Adversarial Sensor Errors for Safe and Robust Wind Turbine Fleet Control
For wind energy operators, this work provides a method to improve safety and robustness of plant-level control against measurement errors and cyberattacks.
This paper addresses the problem of sensor errors and cyberattacks in wind turbine fleet control by training a plant controller with an adversarial agent. The Arms Race adversarial training approach reduced worst-case power loss from 39% to a 7.9% power gain relative to baseline.
Plant-level control is an emerging wind energy technology that presents opportunities and challenges. By controlling turbines in a coordinated manner via a central controller, it is possible to achieve greater wind power plant efficiency.

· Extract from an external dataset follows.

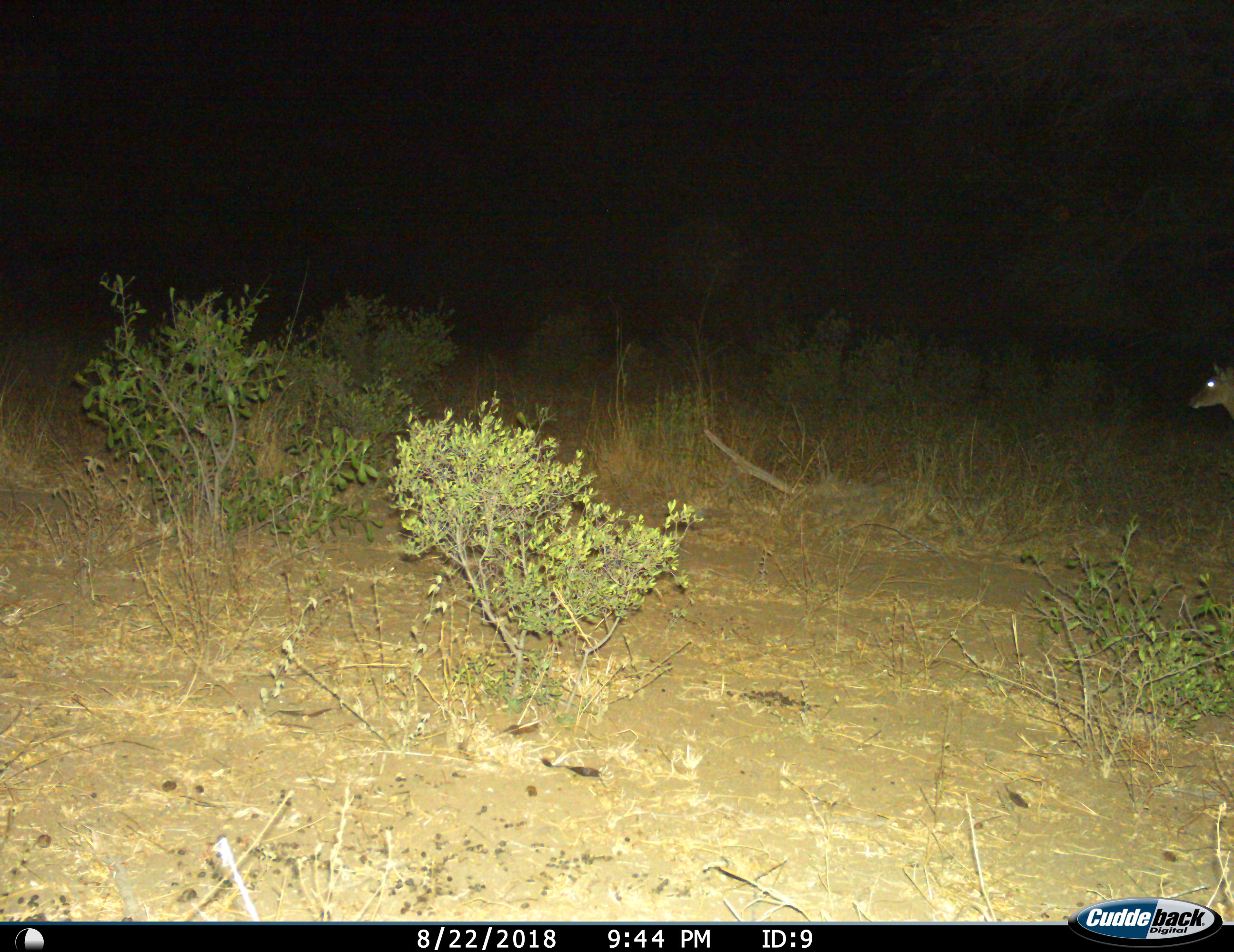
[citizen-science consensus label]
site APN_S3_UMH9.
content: unidentified animal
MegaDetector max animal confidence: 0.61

However, there is a risk that measurement errors will confound the process, or even that hackers will alter the telemetry signals received by the central controller. This paper presents a framework for developing a safe plant controller by training it with an adversarial agent designed to confound it. This necessitates training the adversary to confound the controller, creating a sort of circular logic or "Arms Race." This paper examines three broad training approaches for co-training the protagonist and adversary, finding that an Arms Race approach yields the best results. These initial results indicate that the Arms Race adversarial training reduced worst-case performance degradation from 39% power loss to 7.9% power gain relative to a baseline operational strategy.